Parents who adopt this design have learned to foster:
• Mutual respect
• Empathy (both in themselves as well as in their children)
• Setting healthy and balanced limits
• Building a child’s foundational character traits
• Helping children to do what’s right due to the fact that they WANT to, not since they are afraid of punishment if they don’t … Besides, what takes place once they’re adults and also the threat of punishment is removed?
• Acknowledgment that both children and parents need to be heard as well as valued
• Assisting kids to develop self-control
• Going much deeper than plain exterior conformity as well as concentrating on the child’s heart
The amusing thing is, when you truly dig in to the heart issues, all the surface-level “obedience” stuff resolves itself.
What are some positive parenting techniques? And how do you correct a child’s bad behavior with positive parenting?
When I initially began down the road of gentle parenting, I could not envision that there were other ways to “get a child to behave” besides punishing and also shouting. That’s exactly how I was treated as a child, and I obviously had no understanding about anything different. Dealing With Borderline Daughter
I’ll share some parenting strategies I picked up from Amy McCready, a nationally recognized parenting expert and also founder of Positive Parenting Solutions. Amy has actually worked as parenting guide to 75,000+ mothers and fathers, helping them eliminate the power struggle of reactionary parenting through her 7-Step Parenting Success System on-line training course.
Identify the root of the acting out
I mentioned this is deep. It’s typically widely accepted (as well as a lot more usual in today’s world) to assume children are simply spoiled-rotten brats, which is why they act out.
We can get a lot farther toward resolving power struggles when we see children as little humans. They real needs similar to you as well as me. And also most times their legitimate needs are magnified based on where they’re at on the brain and also language development growth spectrum. Dealing With Borderline Daughter
For example, a young child’s pre-frontal cortex (the part of the brain that makes it possible for self-discipline) is not yet matured. That implies they can go from joyful one moment to major meltdown the next. Rather than dealing with a losing battle by ordering a 2-year-old to time-out for hitting you on the arm, you can recognize that:
• Young children have little self-control to start with
• Anger is a secondary emotion – that indicates there is always a main emotion beneath it
• Most angry children are actually scared and/or sad
So what’s a peaceful parent to do?
• Determine if there are any type of basic needs that have to be addressed initially. As an example, if a child is starving or sleepy, there’s no amount of peaceful OR punitive parenting that is going to remedy the problem.

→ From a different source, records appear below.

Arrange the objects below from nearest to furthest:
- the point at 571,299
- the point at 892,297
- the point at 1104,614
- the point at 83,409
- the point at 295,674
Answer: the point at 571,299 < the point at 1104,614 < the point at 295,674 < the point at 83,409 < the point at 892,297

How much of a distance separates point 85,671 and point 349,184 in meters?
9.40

Focus on addressing that huge need first.
• Validate his feelings without approving of the misbehavior (“I can see that you’re really angry because I said we could not play at the park today. I understand it’s hard due to the fact that you really really want to play on the swings. Hitting hurts, so I will not allow you to do it”) … Then, move away to protect yourself if required.
• Focusing too much on what you DON’T want the child to do only makes the scenario worse. So redirect the behavior towards something he CAN do to let off steam when he is furious – like surround himself in a big hug and also say loudly “I am angry!” Or ball his hands into fists and growl. The point is to permit him to share his anger in an age-appropriate way, while not hurting anyone or anything.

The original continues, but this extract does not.